Maybe it’s that we’ve grown physically—sure—and the space is narrower, relative to our bodies. But maybe it’s also our worldview that has expanded and, subsequently, made our past seem that little bit more limited.
Well, that’s just an afternoon reflection as I type from my childhood home in Majorca, a house without Wi-Fi in a small village that overlooks the sea and buzzes with the hums of crickets.
And whether it’s me or my worldview that has grown, this place embraces me tighter with each return.
Something about being here made me want to write a synonym post today, and the word “infatuated” in my pages-long list of post ideas caught my attention.
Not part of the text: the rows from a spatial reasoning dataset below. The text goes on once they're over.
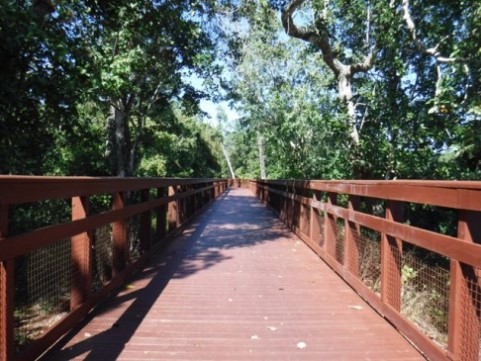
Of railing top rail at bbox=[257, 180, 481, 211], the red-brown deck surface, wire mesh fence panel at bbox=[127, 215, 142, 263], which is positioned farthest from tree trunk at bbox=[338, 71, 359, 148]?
railing top rail at bbox=[257, 180, 481, 211]

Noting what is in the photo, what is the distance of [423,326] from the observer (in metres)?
4.95

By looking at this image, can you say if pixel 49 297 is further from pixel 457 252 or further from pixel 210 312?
pixel 457 252

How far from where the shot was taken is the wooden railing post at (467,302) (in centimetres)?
261

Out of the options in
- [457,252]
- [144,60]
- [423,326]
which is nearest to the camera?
[457,252]

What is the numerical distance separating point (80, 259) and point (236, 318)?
139 centimetres

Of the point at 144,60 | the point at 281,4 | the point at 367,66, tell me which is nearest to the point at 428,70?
the point at 367,66

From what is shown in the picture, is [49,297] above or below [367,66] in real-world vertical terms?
below

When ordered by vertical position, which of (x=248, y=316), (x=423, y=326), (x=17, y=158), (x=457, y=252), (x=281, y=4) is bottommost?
(x=423, y=326)

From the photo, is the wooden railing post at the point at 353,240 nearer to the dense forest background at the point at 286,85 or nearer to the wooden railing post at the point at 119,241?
the wooden railing post at the point at 119,241

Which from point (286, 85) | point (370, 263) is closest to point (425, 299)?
point (370, 263)

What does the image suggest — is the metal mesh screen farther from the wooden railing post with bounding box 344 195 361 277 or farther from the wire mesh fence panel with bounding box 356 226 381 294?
the wire mesh fence panel with bounding box 356 226 381 294

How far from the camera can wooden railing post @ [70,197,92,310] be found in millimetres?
3613

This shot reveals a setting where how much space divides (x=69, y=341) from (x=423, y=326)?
11.7ft

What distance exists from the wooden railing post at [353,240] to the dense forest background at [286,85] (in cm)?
417
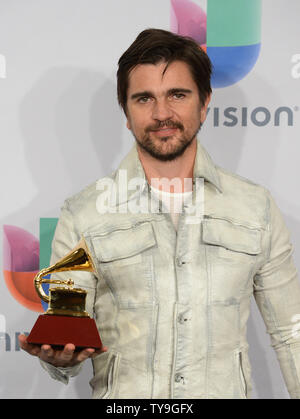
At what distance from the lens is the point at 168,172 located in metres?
2.47

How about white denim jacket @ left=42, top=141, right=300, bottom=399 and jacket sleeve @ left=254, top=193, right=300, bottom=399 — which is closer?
white denim jacket @ left=42, top=141, right=300, bottom=399

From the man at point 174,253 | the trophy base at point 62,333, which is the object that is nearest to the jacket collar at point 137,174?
the man at point 174,253

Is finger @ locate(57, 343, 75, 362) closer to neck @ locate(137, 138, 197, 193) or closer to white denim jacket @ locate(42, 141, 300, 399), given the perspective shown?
white denim jacket @ locate(42, 141, 300, 399)

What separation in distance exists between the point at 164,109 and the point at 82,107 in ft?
1.65

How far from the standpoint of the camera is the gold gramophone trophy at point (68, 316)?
2047mm

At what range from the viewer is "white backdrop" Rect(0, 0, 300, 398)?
2754mm

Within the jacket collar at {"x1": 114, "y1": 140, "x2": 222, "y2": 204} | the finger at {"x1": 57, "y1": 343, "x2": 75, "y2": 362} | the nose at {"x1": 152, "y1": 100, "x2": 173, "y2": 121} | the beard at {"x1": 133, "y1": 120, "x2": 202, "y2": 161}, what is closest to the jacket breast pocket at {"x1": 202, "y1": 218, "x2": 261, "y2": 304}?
the jacket collar at {"x1": 114, "y1": 140, "x2": 222, "y2": 204}

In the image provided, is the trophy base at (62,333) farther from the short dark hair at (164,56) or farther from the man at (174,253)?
the short dark hair at (164,56)

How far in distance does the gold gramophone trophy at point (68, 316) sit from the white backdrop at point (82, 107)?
622 mm

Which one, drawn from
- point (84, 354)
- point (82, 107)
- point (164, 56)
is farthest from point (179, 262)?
point (82, 107)

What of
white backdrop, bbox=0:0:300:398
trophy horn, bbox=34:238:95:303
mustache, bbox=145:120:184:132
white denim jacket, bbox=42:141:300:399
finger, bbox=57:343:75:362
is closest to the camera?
finger, bbox=57:343:75:362

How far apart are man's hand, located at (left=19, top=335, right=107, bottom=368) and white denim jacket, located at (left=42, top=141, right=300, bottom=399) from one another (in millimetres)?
167

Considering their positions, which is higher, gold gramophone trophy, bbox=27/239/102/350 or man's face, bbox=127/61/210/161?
man's face, bbox=127/61/210/161
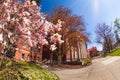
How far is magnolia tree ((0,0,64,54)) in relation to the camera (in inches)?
210

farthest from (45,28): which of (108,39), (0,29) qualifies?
(108,39)

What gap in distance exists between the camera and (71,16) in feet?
111

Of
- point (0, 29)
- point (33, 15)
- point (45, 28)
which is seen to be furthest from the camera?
point (33, 15)

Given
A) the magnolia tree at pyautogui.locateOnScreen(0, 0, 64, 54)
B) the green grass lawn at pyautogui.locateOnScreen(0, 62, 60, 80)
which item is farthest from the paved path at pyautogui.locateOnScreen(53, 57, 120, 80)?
the magnolia tree at pyautogui.locateOnScreen(0, 0, 64, 54)

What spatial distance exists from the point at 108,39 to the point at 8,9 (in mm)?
64826

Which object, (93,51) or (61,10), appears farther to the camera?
(93,51)

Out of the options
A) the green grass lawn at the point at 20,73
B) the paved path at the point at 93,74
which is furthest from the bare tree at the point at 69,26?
the green grass lawn at the point at 20,73

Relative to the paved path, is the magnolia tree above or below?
above

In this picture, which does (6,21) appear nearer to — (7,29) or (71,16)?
(7,29)

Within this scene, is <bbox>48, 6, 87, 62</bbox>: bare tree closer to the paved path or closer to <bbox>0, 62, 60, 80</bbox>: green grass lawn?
the paved path

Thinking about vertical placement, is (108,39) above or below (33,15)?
above

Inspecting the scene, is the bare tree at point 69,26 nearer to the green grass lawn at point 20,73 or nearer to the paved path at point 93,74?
the paved path at point 93,74

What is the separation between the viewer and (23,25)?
5414mm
So here we are—looking at seven words in Arabic that all mean “infatuated” and happen to be passive participles (we’ll come back to why at the end):
مُتَيَّم
root: ت-ي-م
Our first word on this list is a form II passive participle from a hollow root, literally meaning “to be enslaved or blindly subservient”. Two fitting descriptions of the state of someone infatuated, no?
مَشغوف
root: ش-غ-ف
مَشغوف is a form I passive participle, derived from a root denoting passion. From ش-غ-ف, we also get شَغِف and شَغوف which both mean “infatuated” too (the latter is the more emphatic form of the former one).
مُغرَم
root: غ-ر-م
A form IV passive participle here: مُغرَم is related to love but also suffering a loss. And having to pay a fine. Maybe this tells us that infatuation is a bit like that time I drove in the bus lane—but what do I know?
مَفتون
root: ف-ت-ن
Under a root related to temptation, fascination, and torture, we find this form I passive participle. And what a concise yet comprehensive summary of infatuation it is: a torturous, desirous state of fascination.
مُستَهتَر
root: ه-ت-ر
With مُستَهتَر, we arrive at our first form X passive participle on the list. Its root is linked to negligence, ridicule, and recklessness—so this word brings the focus to the risible state that infatuation brings someone to.
مُهَوَّس
root: ه-و-س
مُهَوَّس is a form II passive participle from a hollow root that relates to being confused and dazzled, as well as being driven crazy and losing oneself. أَهوَس is a diptote (ممنوع من الصرف) from the same root also meaning “infatuated”.
مُستَهام
root: ه-و-م
Rounding off our little, not-comprehensive list is this form X passive participle. It’s derived from a hollow root that relates to being carried away, wandering aimlessly, and being robbed of one’s senses.
Notice how all of the words in this list are passive (not active) participles.
A passive participle (اسم مفعول) denotes the object of an action—not the one in control of performing the action.
So, through this list, we understand that a person who is infatuated is seen as being helplessly overpowered by their emotions. They are without control, without say in the matter, and the victim of this emotional and psychological state.
Interesting, huh?
To go back to the topic I mentioned at the start—childhood—it is unfathomable that the entire population of children in Gaza are not only being denied a childhood, but are being denied the basic necessities of life: food, water, shelter, healthcare, and safety.
Gazans have been forcibly starved and tortured for hundreds of days on end (not to mention the decades of abuse they have faced preceding this period), with no respite.
The least that we can do is to do the most that we can do. In a world of blind eyes, start by looking.